Portées par des collectivités (Bordeaux, Lyon, Marseille) ou des acteurs de la société civile (en Colombie, à Guanajuato au Mexique, Valparaiso au Chili, en Italie), des plateformes internet de mise en relation ont été mises en place. Des organisations collectives de producteurs ou des organisations entre tous les maillons ont permis le maintien du commerce et de la logistique. En France, les marchés de gros ont joué un rôle important pour la mutualisation et la coordination des producteurs locaux. Certaines enseignes de la GMS ont aussi renforcé les partenariats locaux (“Grow with Aldi” en Irlande, “Alliances Locales” de Leclerc en France).

Le digital, la fausse bonne idée ?

En France, en avril 2020, du fait des contraintes imposées par le confinement, le e-commerce a atteint 9,5% de part de marché. A l’échelle mondiale, les prévisions indiquent que d'ici 2024, 70% des consommateurs utiliseront internet pour leurs achats alimentaires (25% aujourd'hui). Alors, le tout digital, bonne ou mauvaise idée ? « Ces solutions digitalisées démocratisent l’accès à des produits locaux en facilitant la commande et la livraison mais accentuent la fracture numérique » et leur durabilité (coût énergétique, multiplication des services de livraisons…..) pose question.

Hausse des prix : de l’importance des ceintures vertes et des jardins urbains

Certains centres urbains avaient préservé les coopérations avec leur arrière-pays (Hô Chi Minh Ville au Vietnam ou Cork en Irlande) ou leur ceinture verte voir leur production urbaine (balcons, jardins partagés ou encore les jnens, jardins alimentaires autour de la ville à Sfax en Tunisie) et se sont montrés plus résilients, avec une atténuation de la hausse des prix des fruits et légumes.

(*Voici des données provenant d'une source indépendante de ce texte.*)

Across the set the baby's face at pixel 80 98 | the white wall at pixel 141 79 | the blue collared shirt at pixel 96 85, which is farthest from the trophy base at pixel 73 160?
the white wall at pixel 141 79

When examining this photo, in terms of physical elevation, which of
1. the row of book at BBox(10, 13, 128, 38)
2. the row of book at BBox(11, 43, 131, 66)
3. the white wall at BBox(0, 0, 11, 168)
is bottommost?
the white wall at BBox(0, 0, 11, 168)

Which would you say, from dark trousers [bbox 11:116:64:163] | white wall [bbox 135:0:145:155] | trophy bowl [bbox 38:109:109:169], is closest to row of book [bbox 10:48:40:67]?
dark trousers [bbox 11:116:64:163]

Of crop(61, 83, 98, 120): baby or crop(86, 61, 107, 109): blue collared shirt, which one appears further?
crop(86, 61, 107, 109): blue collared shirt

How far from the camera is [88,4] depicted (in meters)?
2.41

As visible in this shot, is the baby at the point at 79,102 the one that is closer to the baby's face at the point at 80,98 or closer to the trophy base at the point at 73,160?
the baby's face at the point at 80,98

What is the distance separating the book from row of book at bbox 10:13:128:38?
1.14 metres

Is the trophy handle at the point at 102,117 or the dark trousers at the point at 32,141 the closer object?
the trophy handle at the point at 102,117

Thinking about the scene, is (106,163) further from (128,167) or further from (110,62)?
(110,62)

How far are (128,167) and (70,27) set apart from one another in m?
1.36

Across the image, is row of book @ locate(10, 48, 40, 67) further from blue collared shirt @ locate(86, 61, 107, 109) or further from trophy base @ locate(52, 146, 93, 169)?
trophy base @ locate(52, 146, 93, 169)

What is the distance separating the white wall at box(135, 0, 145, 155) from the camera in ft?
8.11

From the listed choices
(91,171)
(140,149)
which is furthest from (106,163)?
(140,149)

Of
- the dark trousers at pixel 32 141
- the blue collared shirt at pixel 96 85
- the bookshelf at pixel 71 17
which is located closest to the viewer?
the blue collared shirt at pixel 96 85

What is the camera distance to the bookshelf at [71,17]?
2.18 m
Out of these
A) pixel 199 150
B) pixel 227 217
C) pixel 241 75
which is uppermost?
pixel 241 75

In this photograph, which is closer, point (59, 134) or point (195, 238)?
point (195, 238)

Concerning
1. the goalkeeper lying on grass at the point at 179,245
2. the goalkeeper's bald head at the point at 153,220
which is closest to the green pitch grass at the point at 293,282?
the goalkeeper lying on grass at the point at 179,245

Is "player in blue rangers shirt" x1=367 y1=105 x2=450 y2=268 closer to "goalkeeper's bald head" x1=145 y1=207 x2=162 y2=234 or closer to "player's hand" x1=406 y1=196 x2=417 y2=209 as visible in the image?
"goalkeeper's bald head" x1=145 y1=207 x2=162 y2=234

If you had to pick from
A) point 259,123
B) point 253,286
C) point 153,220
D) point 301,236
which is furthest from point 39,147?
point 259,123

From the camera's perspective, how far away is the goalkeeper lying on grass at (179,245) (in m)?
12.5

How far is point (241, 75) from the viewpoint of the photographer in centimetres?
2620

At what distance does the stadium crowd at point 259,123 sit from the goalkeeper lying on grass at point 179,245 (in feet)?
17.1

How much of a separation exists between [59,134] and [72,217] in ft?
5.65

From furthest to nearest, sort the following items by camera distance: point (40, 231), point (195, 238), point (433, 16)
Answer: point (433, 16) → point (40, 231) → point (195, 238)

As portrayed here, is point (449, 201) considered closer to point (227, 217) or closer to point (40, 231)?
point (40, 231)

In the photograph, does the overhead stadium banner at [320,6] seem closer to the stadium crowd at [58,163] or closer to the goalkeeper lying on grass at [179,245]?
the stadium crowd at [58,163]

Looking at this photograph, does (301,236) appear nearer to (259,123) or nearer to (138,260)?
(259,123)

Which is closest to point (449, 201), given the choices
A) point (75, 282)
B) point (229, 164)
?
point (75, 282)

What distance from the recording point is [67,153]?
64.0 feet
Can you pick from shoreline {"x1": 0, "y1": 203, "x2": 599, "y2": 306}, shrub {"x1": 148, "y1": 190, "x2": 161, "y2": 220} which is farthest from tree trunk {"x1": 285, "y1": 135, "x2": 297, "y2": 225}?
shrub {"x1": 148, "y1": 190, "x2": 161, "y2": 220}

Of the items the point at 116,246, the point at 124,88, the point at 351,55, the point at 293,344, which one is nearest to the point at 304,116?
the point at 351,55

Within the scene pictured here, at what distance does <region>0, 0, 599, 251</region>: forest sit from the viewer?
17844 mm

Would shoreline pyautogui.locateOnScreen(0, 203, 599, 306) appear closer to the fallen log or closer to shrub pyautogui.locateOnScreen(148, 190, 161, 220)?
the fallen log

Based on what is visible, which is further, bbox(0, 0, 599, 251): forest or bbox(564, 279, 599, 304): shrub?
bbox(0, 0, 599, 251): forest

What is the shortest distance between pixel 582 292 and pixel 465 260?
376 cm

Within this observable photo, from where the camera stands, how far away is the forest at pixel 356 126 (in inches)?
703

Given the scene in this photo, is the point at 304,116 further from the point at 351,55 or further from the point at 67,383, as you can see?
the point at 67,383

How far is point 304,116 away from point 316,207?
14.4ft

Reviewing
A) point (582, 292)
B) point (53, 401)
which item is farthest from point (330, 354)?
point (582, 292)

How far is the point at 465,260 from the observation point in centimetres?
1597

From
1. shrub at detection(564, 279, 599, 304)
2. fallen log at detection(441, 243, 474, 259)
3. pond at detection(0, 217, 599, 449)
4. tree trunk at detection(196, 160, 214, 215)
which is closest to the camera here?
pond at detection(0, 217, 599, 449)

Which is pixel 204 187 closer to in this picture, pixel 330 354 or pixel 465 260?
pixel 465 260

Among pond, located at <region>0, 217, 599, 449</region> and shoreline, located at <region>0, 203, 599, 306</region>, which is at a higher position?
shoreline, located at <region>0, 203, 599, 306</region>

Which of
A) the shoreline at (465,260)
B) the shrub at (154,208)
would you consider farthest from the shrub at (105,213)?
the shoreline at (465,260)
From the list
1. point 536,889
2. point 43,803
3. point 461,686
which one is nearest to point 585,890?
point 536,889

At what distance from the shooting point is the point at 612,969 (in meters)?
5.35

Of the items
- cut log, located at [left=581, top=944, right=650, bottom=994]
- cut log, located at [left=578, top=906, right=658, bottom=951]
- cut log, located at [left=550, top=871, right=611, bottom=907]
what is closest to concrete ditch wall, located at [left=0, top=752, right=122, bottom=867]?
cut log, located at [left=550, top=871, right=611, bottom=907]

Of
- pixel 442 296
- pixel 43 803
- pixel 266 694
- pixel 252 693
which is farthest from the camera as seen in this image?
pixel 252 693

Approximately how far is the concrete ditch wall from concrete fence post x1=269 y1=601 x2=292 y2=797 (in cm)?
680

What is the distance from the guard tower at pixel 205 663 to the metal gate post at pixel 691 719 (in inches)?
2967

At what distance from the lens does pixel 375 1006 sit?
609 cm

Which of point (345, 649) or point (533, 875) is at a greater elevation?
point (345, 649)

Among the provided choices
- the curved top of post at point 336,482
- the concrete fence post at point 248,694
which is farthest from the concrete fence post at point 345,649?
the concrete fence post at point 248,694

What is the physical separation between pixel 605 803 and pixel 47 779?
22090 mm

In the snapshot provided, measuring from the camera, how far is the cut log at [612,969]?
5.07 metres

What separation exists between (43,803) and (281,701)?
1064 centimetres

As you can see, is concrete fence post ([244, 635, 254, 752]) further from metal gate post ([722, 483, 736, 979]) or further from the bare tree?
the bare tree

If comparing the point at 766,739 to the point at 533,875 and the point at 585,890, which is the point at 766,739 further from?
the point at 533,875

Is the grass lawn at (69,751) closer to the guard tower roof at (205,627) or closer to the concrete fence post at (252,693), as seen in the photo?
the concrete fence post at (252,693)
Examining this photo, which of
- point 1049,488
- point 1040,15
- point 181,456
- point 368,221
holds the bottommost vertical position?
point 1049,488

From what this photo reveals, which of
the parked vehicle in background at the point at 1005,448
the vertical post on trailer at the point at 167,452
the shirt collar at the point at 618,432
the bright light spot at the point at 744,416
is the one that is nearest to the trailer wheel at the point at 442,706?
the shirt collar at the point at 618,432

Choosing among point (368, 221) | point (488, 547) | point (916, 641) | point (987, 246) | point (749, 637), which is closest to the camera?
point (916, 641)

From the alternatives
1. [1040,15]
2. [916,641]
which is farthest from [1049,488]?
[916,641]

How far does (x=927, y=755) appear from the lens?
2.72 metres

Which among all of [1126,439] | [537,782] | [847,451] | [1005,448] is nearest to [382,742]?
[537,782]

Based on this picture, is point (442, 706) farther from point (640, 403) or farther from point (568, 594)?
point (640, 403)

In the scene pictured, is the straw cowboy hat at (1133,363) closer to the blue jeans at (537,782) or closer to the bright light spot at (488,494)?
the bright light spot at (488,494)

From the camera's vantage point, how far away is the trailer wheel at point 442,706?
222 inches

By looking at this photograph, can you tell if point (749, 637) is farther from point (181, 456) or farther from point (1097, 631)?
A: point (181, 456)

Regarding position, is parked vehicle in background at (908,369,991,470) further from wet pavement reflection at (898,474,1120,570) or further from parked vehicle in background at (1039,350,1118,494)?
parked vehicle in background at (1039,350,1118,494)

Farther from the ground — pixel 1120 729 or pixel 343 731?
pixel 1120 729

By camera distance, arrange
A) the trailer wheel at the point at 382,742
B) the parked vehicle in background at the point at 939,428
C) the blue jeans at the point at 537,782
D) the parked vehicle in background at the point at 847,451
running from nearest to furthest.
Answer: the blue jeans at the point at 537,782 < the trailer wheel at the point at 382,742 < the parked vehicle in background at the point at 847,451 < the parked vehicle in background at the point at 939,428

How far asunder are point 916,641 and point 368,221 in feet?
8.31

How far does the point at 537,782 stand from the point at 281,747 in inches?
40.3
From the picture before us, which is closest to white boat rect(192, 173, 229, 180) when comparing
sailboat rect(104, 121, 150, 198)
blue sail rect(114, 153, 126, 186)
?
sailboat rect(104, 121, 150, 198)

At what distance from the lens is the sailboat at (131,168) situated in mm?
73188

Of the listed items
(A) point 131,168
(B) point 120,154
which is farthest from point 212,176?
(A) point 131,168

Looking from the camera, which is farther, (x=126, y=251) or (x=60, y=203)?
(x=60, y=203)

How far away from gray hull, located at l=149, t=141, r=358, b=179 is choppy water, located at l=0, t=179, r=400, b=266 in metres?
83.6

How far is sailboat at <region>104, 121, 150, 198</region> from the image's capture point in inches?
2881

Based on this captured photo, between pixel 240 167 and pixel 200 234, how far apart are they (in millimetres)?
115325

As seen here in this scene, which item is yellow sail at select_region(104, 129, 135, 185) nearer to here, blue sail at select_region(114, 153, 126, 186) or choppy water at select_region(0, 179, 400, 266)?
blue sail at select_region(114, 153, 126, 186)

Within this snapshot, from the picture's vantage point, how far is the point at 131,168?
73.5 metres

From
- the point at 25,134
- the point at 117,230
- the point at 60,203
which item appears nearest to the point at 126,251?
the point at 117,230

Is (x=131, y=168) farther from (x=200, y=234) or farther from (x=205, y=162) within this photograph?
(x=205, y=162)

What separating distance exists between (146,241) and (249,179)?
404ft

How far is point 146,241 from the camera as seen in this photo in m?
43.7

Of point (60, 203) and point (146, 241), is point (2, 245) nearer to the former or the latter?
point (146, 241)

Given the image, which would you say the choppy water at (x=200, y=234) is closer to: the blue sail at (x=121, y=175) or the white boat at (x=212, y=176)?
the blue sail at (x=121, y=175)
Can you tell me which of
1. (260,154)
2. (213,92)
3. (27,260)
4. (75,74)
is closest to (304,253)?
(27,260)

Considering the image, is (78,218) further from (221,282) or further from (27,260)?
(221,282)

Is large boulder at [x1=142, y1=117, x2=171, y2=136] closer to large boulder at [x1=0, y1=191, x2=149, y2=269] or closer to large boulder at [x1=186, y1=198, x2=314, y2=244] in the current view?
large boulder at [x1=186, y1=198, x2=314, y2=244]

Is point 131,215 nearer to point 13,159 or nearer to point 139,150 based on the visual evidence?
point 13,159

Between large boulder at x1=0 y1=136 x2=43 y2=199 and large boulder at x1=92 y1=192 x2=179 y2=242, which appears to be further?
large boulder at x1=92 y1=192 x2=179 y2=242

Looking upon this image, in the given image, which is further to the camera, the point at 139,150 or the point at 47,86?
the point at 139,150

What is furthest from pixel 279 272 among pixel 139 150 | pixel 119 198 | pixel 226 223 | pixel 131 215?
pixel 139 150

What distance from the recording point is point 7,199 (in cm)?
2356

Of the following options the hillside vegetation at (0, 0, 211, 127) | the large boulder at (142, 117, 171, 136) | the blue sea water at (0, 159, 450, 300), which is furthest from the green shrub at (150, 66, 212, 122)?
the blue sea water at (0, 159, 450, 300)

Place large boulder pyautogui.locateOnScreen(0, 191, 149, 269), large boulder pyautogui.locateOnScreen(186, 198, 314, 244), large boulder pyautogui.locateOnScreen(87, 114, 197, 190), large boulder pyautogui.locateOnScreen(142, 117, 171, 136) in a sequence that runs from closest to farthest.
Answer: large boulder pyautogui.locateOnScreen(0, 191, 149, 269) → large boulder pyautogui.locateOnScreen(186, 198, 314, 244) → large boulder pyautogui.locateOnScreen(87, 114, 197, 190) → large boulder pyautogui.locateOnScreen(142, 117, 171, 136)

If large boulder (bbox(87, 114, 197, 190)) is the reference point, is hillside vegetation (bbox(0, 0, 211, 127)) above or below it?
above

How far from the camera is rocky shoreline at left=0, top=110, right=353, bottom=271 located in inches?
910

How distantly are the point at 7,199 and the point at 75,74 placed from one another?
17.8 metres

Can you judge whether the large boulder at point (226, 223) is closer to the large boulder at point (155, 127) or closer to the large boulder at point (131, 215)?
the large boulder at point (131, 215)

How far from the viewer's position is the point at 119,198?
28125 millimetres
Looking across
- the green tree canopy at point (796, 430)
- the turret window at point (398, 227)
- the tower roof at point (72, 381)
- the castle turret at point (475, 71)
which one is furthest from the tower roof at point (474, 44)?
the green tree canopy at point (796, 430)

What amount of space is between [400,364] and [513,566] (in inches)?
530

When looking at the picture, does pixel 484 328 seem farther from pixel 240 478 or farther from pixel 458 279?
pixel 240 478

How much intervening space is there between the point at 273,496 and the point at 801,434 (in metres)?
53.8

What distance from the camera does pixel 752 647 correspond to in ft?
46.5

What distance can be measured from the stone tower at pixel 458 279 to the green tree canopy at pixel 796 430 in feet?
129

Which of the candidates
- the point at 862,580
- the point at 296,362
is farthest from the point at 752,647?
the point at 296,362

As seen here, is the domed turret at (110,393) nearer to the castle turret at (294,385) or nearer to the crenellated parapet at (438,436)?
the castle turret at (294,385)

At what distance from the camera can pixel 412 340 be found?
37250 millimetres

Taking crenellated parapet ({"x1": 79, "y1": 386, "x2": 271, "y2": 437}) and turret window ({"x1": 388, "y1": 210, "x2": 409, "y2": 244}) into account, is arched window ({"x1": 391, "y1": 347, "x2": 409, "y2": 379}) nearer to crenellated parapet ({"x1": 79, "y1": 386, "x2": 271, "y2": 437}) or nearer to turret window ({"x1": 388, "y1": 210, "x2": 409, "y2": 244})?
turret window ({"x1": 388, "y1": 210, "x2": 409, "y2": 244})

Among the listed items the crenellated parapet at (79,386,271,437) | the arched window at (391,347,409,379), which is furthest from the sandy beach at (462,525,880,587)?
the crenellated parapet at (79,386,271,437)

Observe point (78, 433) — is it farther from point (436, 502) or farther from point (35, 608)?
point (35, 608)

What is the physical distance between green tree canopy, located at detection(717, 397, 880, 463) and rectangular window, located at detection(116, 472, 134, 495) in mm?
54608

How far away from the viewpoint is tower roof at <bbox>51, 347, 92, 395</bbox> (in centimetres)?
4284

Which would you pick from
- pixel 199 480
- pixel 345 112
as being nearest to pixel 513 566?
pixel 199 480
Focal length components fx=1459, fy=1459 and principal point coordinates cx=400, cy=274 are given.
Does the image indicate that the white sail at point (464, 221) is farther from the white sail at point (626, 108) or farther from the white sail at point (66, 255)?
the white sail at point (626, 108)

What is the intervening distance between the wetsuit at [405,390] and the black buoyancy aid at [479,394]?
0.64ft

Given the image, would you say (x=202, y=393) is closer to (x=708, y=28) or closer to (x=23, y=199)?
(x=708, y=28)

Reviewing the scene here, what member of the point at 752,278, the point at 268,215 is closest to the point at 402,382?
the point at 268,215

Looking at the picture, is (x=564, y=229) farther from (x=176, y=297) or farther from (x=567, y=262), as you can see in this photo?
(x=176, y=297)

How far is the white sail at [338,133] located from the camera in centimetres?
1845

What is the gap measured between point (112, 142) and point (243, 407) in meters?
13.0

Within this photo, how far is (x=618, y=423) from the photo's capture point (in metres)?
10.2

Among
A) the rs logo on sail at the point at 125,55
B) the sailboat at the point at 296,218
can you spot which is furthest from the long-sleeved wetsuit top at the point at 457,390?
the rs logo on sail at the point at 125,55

Distribution de paniers et prix réduits pour les plus démunis

Parmi les exemples de succès concernant l’accès alimentaire des populations les plus vulnérables, citons : les cartes alimentaires à Lecco en Italie, permettant à leurs détenteurs d’avoir des prix réduits en GMS ; la distribution de paniers “santé” à près de 2,5 millions de familles dans l’Etat de Valparaíso au Chili (où 74 % de la population est obèse ou en surpoids) ; la distribution ou la revente « à des prix raisonnables » de paniers de légumes agroécologiques achetés à des producteurs locaux par la préfecture de Azuay en Equateur (30 000 paniers entre mars et avril) ; ou encore la procédure d’urgence de de la Métropole Aix-Marseille-Provence et du Pays d'Arles qui a mobilisé sept prestataires pour livrer pendant quatre semaines 27 000 paniers de fruits et légumes locaux auprès de 130 000 personnes bénéficiaires.

Leçons de crise et refonte des systèmes

A long terme, les auteurs suggèrent de s’attaquer aux causes de la pandémie, qu’ils attribuent entre autres « au système industrialisé » et « à l’élevage intensif », de renforcer la communication autour de l’importance d’une alimentation saine, favoriser l’agriculture durable et encourager l’auto-production, et que « la sécurité alimentaire soit désormais une compétence obligatoire des communes ».

 

*L’association Let’s Food analyse les systèmes alimentaires territoriaux à travers le monde et accompagne les démarches multi-acteurs pour développer résilience, durabilité et sécurité alimentaire à l’échelle locale.